Regulations and design codes for ships and offshore structures operating in ice infested waters consider only stationary loads for hull structural design. This implies that the effects of movement of a load along the hull are negligible. Real hull structures most often experience operational ice loads in a way that would be better modelled as a moving load.

Previous work (Quinton 2008) predicted a significant decrease in the structural capacity of a steel grillage (hull) structure subjected to moving loads that cause plastic damage, when compared with similar stationary loads. In particular, the previous work predicted a decrease in the structural capacity of both hull plating and hull frames. For hull frames, it was noticed that plastic buckling of the frame webs occurred at a much lower load level for moving loads, than for stationary loads.
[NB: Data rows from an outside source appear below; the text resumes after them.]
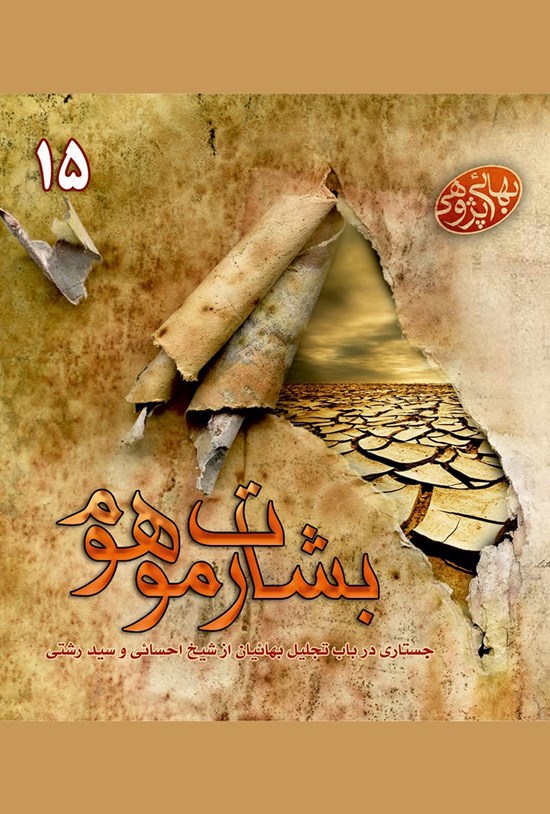 تصویر جلد کتاب بشارت موهوم؛ جستاری در باب تجلیل بهائیان از شیخ احسائی و سید رشتی (جلد ۱۵)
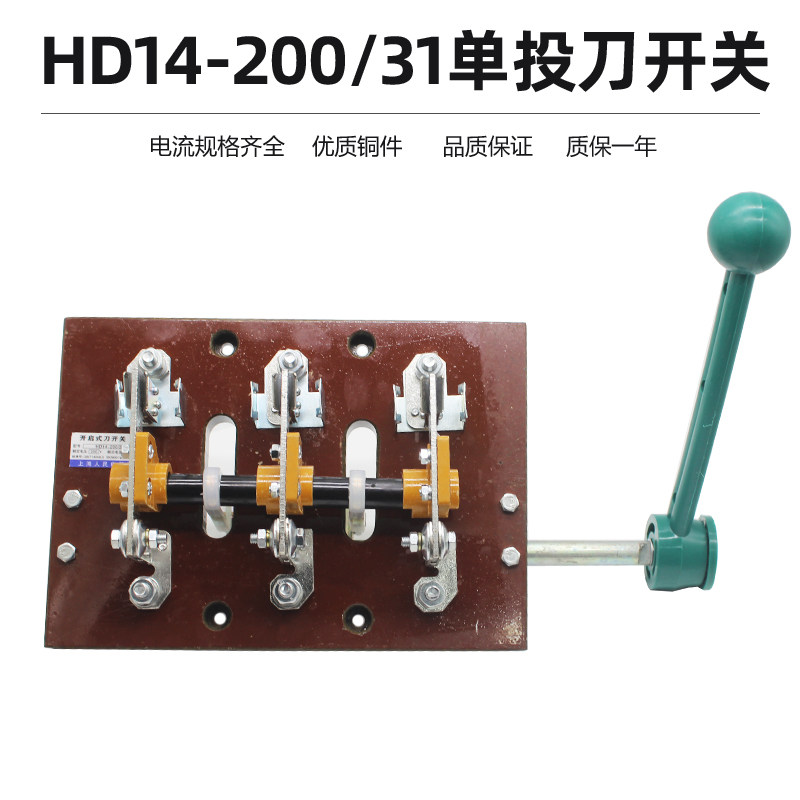 HD14-200/31开启式刀开关 200A隔离刀闸开关侧面手柄操刀开关200A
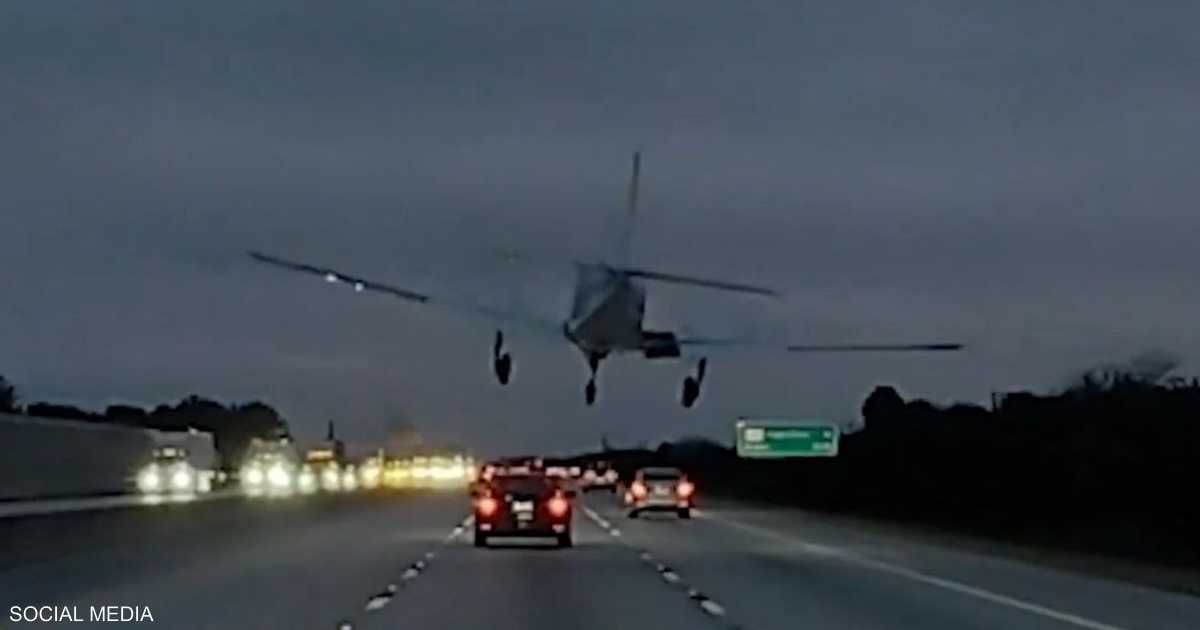 العالم اليوم - لحظات مرعبة.. هبوط طائرة فوق سيارة على الطريق السريع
This thesis explores the effects of moving loads causing plastic damage on hull structures using experiments and subsequent numerical models. The results of this work identify a loss of hull structural capacity directly attributable to plastic damage caused by lateral load movement for both plates and frames. It explores the structural response phenomena underlying the observed capacity loses. In particular, this thesis presents:​ results of laboratory experiments carried out using a novel moving load apparatus involving steel and ice indenters acting on steel plates and frames;​ a discussion of the design and capabilities of the novel moving load apparatus;​ a discussion of the structural response phenomena present during moving loads based on a calibrated numerical model of the moving load experiments;​ and general guidelines for conducting numerical models of moving loads.